## Text excerpt
• • •
Wednesday, August 25, 2010

The Professor and the Madman

I finished this book this morning. I was reading it last night before I went to bed, and I kept falling asleep with only 5 pages left to go. This is more a testament to how exhausted I was and not at all an indication of the quality of this book.

The Oxford English Dictionary (OED) took over 70 years to complete. There were thousands of contributors, one of which was an American named Dr. Minor. The project (for the most part) was helmed by Professor Murray, a student of many languages, linguistics and vocabulary. The dictionary was painstakingly assembled, the editors ensuring that the history of each and every word was included - from the first time it appeared in print.

Prof. Murray had advertisements printed up in the form of bookmarks. He distributed them to every library and book seller he could find. The advertisements asked readers to read any books they could, and while doing so, note all of the words. Any sentence that showed a specific meaning of a word was to be copied in a certain way and sent in to the editors. This was painstaking work done in the late 1800s - no computers, no typewriters, no ballpoint pens.

Dr. Minor sent in countless entries - probably 100,000 of the well over 1 million exemplary sentences. After corresponding with Dr. Minor daily for several years, Prof Murray had built up a background for the doctor in his imagination. He was obviously well off and had a lot of time on his hands as well as access to many rare and expensive books. Imagine Prof Murray's surprise to find out that Dr. Minor was a resident at a notorious asylum for the mentally insane.
• • •
## What you need to do
**a.** Could you return the passage of the review above, word for word, from "Prof. Murray had" to "no ballpoint pens."?
**b.** Answer these questions about the review above:
(i) How long did the Oxford English Dictionary take to complete?
(ii) In what form were Prof. Murray's advertisements printed?
(iii) Where did Dr. Minor turn out to be a resident?

## Data below
• • •
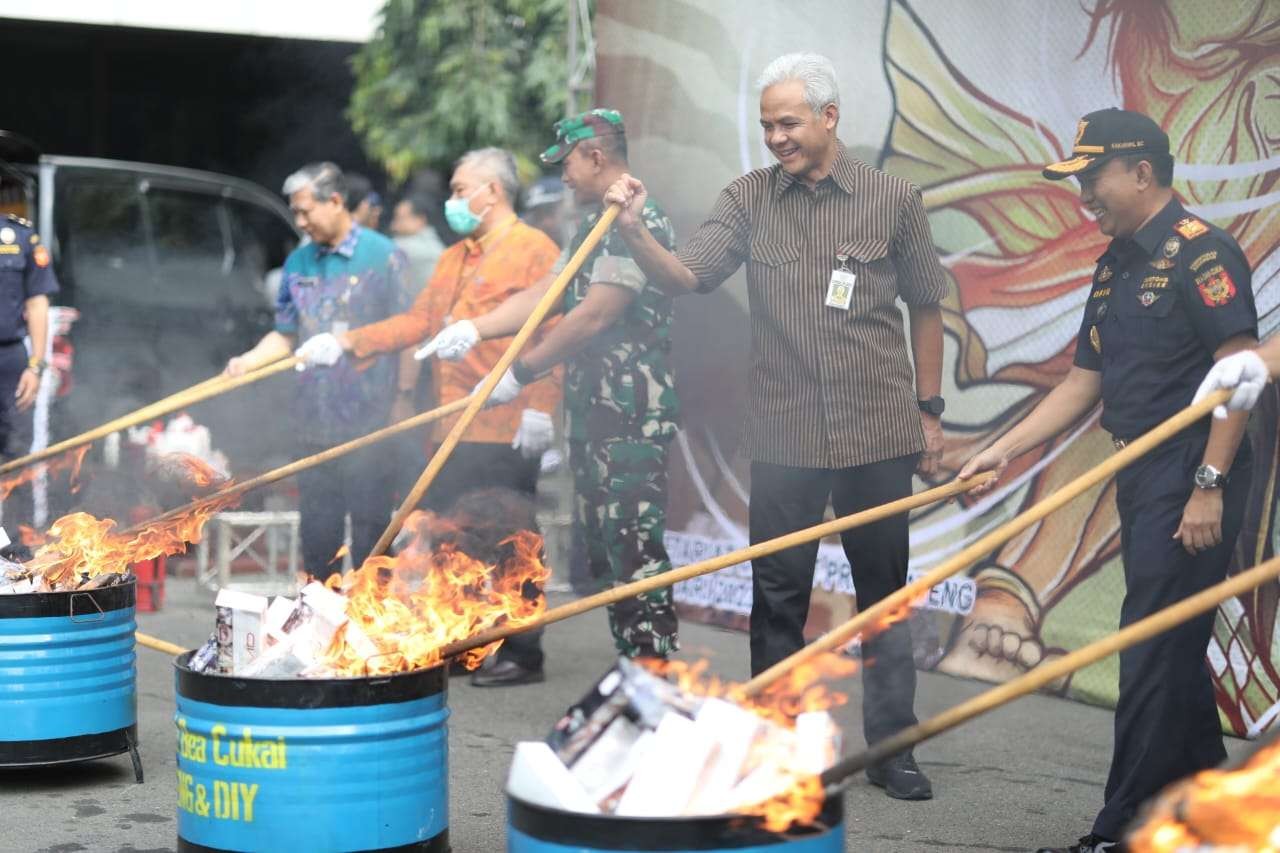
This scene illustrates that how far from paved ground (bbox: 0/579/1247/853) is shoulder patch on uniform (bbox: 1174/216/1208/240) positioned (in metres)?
1.26

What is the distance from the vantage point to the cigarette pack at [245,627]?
383 cm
• • •
## Solved problems
**a.**
Prof. Murray had advertisements printed up in the form of bookmarks. He distributed them to every library and book seller he could find. The advertisements asked readers to read any books they could, and while doing so, note all of the words. Any sentence that showed a specific meaning of a word was to be copied in a certain way and sent in to the editors. This was painstaking work done in the late 1800s - no computers, no typewriters, no ballpoint pens.

**b.**
(i) Over 70 years.
(ii) As bookmarks.
(iii) At a notorious asylum for the mentally insane.